++++ Records to process

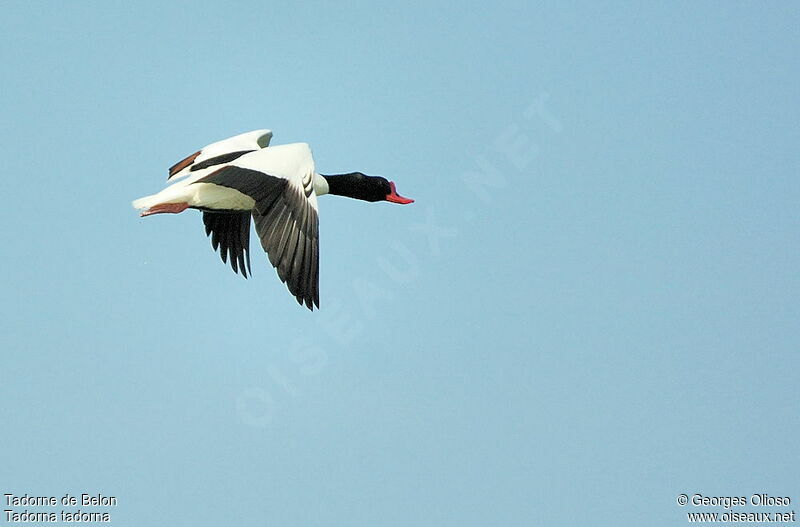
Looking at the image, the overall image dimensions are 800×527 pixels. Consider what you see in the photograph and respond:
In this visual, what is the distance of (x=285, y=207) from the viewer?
31.4 ft

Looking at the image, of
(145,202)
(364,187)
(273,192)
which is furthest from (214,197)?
(364,187)

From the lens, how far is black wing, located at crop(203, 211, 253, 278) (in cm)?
1229

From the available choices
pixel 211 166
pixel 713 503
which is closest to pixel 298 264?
pixel 211 166

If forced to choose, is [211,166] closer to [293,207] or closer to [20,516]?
[293,207]

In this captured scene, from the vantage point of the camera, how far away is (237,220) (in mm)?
12336

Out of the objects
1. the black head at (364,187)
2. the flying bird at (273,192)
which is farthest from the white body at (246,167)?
the black head at (364,187)

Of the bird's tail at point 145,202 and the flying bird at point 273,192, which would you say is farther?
the bird's tail at point 145,202

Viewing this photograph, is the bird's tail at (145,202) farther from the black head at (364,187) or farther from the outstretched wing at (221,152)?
the black head at (364,187)

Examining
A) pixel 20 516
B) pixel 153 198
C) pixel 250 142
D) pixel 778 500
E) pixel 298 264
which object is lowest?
pixel 778 500

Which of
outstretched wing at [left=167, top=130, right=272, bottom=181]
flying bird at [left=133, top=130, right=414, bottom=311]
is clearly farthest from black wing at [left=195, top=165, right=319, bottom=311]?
outstretched wing at [left=167, top=130, right=272, bottom=181]

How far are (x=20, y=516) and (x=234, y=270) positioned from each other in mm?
3382

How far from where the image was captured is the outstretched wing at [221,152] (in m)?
11.1

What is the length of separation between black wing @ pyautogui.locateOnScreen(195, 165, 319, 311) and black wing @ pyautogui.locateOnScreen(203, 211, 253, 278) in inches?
95.9

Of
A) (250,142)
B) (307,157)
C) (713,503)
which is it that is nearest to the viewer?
(307,157)
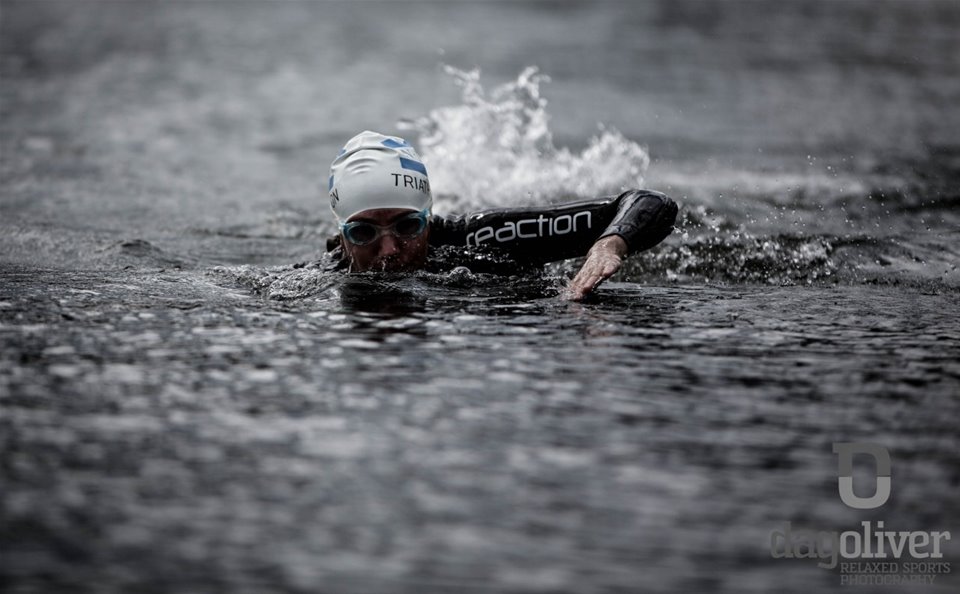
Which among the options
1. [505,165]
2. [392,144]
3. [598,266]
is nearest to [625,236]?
[598,266]

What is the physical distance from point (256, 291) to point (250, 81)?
40.3ft

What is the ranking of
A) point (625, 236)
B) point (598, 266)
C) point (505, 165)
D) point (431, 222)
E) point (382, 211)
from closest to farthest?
point (598, 266), point (625, 236), point (382, 211), point (431, 222), point (505, 165)

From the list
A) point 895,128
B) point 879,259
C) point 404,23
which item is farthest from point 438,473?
point 404,23

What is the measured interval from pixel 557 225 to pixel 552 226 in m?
0.03

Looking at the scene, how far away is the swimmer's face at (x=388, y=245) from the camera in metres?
6.19

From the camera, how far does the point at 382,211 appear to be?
20.3 ft

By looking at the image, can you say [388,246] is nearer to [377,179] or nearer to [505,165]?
[377,179]

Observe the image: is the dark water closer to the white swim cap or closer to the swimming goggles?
the swimming goggles

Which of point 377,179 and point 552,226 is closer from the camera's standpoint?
point 377,179

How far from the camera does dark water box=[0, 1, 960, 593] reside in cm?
320

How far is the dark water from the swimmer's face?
0.17 metres

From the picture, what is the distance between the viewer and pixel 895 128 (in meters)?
13.9

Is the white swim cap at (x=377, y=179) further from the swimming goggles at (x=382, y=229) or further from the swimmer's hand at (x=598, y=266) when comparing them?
the swimmer's hand at (x=598, y=266)

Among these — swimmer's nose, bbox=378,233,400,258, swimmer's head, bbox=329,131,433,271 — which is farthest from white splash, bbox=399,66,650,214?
swimmer's nose, bbox=378,233,400,258
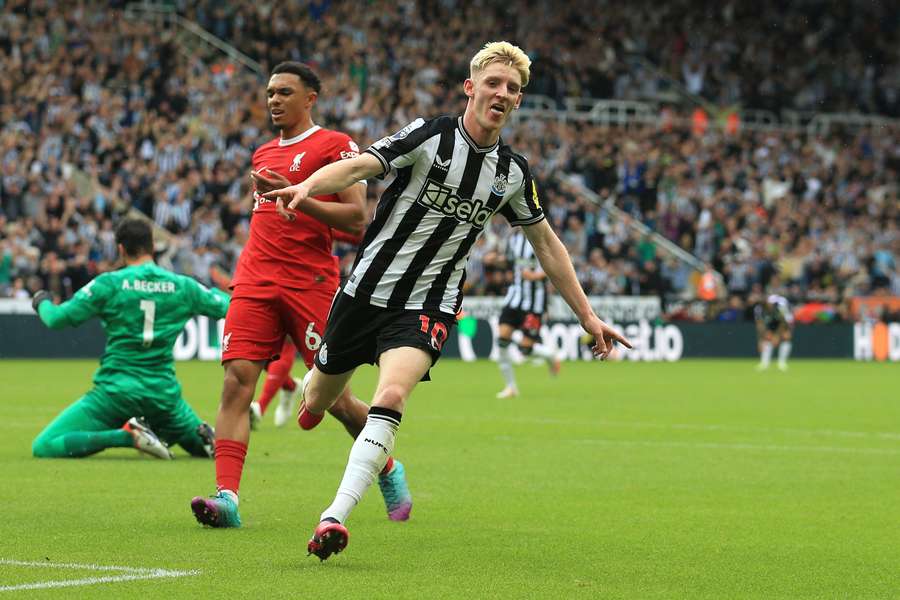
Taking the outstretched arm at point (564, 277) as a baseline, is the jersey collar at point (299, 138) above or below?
above

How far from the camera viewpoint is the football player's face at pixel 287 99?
321 inches

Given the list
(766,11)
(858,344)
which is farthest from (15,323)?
(766,11)

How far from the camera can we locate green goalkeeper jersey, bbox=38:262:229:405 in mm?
10281

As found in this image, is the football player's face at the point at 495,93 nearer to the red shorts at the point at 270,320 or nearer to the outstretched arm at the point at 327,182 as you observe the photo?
the outstretched arm at the point at 327,182

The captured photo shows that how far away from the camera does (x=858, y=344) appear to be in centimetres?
3622

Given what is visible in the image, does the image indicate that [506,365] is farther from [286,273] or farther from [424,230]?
[424,230]

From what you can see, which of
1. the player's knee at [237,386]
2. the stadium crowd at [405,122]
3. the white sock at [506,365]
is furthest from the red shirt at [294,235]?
the stadium crowd at [405,122]

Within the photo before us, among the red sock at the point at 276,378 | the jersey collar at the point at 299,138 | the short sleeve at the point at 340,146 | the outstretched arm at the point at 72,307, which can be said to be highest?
the jersey collar at the point at 299,138

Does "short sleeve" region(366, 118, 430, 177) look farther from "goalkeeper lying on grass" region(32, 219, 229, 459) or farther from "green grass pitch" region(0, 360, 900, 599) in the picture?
"goalkeeper lying on grass" region(32, 219, 229, 459)

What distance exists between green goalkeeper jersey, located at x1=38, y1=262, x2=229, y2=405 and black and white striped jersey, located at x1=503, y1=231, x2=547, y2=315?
10.1m

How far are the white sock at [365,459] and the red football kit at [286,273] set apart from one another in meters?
1.37

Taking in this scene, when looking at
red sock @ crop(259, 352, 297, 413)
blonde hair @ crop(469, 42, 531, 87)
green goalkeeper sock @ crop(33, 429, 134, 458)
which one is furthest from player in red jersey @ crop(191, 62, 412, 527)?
red sock @ crop(259, 352, 297, 413)

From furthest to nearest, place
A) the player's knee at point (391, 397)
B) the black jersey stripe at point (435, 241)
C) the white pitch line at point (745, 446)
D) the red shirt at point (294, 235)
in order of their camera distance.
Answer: the white pitch line at point (745, 446)
the red shirt at point (294, 235)
the black jersey stripe at point (435, 241)
the player's knee at point (391, 397)

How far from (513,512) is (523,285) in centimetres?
1229
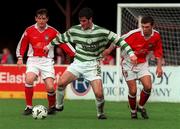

++++++++

» **Task statement**: Gather every line of the items above that contains the string "scene". Treat uppercase and lowercase as different.

» **Output below**:
In this captured scene, from the vantage point of the camera, how far away is (237,220) (in mm)?
Looking at the scene, how far away is the swimmer's face at (x=388, y=245) from the camera in metres?
Taking in this scene, when looking at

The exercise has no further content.